He
Returned To Say That The King Was Sleeping - A Palpable Falsehood.
In a huff, I walked home to breakfast, leaving my attendants,
Maula and Uledi, behind to make explanations.
They saw the king,
who simply asked, "Where is Bana?" And on being told that I came,
but went off again, he said, as I was informed, "That is a lie,
for had he come here to see me he would not have returned"; then
rising, he walked away and left the men to follow me.
I continued ruminating on these absurd entanglements, and the
best way of dealing with them, when lo! to perplex me still more,
in ran a bevy of the royal pages to ask for mtende beads - a whole
sack of them; for the king wished to go with his women on a
pilgrimage to the N'yanza. Thinking myself very lucky to buy the
king's ear so cheaply, I sent Maula as before, adding that I
considered my luck very bad, as nobody here knew my position in
society, else they would not treat me as they did.
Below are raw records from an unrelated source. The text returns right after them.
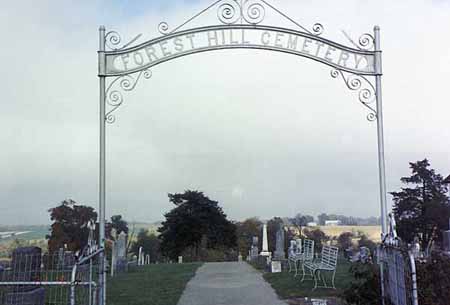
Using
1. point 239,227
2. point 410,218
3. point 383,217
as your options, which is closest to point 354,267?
point 383,217

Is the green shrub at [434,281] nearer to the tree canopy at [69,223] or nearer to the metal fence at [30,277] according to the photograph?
the metal fence at [30,277]

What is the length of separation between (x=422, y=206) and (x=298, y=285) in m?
21.6

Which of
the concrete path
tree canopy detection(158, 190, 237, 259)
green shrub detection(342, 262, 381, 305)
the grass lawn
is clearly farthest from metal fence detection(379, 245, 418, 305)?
tree canopy detection(158, 190, 237, 259)

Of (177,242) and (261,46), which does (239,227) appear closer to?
(177,242)

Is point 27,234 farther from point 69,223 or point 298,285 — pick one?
point 69,223

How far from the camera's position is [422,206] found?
106 feet

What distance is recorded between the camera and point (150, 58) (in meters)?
7.78

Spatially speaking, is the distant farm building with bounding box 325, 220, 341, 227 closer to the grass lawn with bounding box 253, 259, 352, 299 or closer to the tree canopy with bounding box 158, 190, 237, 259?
the grass lawn with bounding box 253, 259, 352, 299

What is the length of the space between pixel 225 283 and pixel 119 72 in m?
8.27

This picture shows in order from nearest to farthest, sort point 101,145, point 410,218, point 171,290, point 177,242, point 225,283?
point 101,145
point 171,290
point 225,283
point 410,218
point 177,242

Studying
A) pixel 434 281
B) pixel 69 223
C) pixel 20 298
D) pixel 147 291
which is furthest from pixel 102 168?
pixel 69 223

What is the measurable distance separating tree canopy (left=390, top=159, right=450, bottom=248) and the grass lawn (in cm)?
1308

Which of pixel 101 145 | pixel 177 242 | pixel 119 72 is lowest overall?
pixel 177 242

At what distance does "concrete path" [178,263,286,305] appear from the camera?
10.9 m
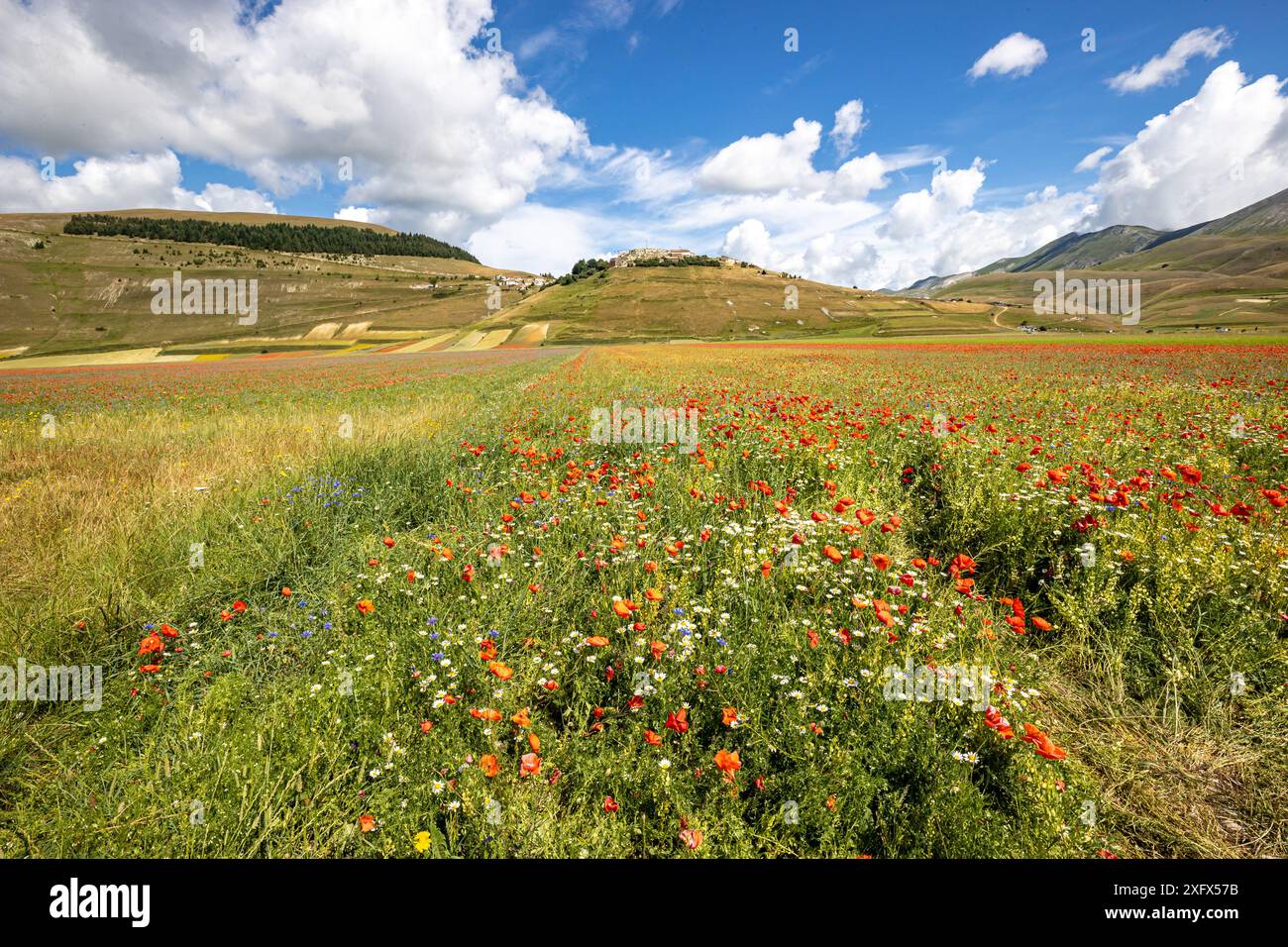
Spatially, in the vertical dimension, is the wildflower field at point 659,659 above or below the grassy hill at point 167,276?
below

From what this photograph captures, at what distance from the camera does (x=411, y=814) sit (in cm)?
203

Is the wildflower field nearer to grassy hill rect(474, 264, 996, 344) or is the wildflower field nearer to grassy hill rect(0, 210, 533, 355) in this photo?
grassy hill rect(474, 264, 996, 344)

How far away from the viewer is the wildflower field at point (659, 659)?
6.78ft

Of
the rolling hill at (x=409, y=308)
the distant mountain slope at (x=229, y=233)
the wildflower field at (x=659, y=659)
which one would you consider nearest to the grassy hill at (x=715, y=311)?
the rolling hill at (x=409, y=308)

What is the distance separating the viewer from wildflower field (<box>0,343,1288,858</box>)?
6.78 ft

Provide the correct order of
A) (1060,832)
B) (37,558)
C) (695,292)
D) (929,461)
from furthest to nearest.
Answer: (695,292) < (929,461) < (37,558) < (1060,832)

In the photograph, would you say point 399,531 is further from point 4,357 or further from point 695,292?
point 695,292

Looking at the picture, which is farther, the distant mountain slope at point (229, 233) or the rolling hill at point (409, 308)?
the distant mountain slope at point (229, 233)

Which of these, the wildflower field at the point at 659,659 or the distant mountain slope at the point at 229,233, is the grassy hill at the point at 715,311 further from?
the distant mountain slope at the point at 229,233

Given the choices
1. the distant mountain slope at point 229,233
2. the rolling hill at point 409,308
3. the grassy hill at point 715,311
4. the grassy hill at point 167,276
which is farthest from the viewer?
the distant mountain slope at point 229,233

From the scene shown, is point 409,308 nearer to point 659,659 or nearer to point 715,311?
point 715,311

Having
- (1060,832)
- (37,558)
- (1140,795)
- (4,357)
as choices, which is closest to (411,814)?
(1060,832)

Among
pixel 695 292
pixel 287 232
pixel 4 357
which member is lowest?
pixel 4 357

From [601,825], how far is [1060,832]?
1.85 meters
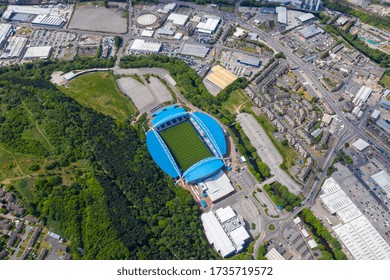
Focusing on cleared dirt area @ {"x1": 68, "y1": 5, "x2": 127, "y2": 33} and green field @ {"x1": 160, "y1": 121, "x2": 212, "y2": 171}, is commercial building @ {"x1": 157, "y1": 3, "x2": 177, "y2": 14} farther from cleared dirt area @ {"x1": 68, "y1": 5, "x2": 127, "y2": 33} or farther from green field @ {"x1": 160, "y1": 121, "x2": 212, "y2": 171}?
green field @ {"x1": 160, "y1": 121, "x2": 212, "y2": 171}

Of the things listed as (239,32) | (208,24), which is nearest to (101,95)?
(208,24)

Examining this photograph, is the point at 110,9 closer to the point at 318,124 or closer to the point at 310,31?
the point at 310,31

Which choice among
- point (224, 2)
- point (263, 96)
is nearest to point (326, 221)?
point (263, 96)

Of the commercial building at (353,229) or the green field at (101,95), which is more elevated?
the green field at (101,95)

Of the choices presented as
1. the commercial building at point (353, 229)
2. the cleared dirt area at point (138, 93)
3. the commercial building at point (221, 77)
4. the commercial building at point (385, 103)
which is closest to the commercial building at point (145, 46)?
the cleared dirt area at point (138, 93)

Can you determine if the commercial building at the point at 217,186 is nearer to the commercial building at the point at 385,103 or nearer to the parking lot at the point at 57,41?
the commercial building at the point at 385,103

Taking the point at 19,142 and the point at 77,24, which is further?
the point at 77,24
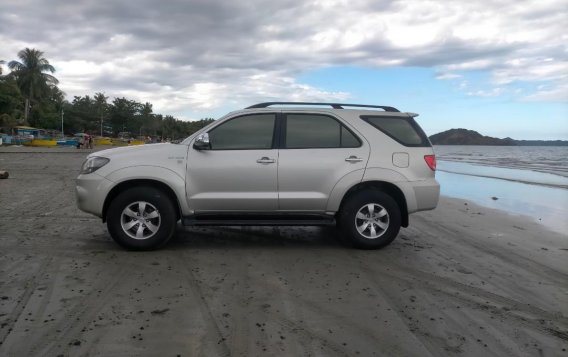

My proper
sphere was the palace, and unless I got a hut there, I wished to
leave the country. My first desire had always been to see the
king; and if he went to the N'yanza, I trusted he would allow me
to go there also. The boys replied, "How can you go with his
women? No one ever is permitted to see them." "Well," said I,
"if I cannot go to the N'yanza with him" (thinking only of the
great lake, whereas they probably meant a pond in the palace
enclosures, where Mtesa constantly frolics with his women), "I
wish to go to Usoga and Amara, as far as the Masai; for I have no
companions here but crows and vultures." They promised to take
the message, but its delivery was quite another thing; for no one
can speak at this court till he is spoken to, and a word put in
out of season is a life lost.
On Maula's return, I was told the king would not believe so
generous a man as Bana could have sent him so few beads; he
believed most of my store must have been stolen on the road, and
would ask me about that to-morrow. He intimated that for the
future I must fire a gun at the waiting-hut whenever I entered
the palace, so that he might hear of my arrival, for he had been
up that morning, and would have been glad to see me, only the
boys, from fear of entering his cabinet, had forged a lie, and
deprived him of any interview with me, which he had long wished
to get. This ready cordiality was as perplexing as all the rest.
Could it be possible, I thought, I had been fighting with a
phantom all this while, and yet the king had not been able to
perceive it? At all events, now, as the key to his door had been
given, I would make good use of it and watch the result.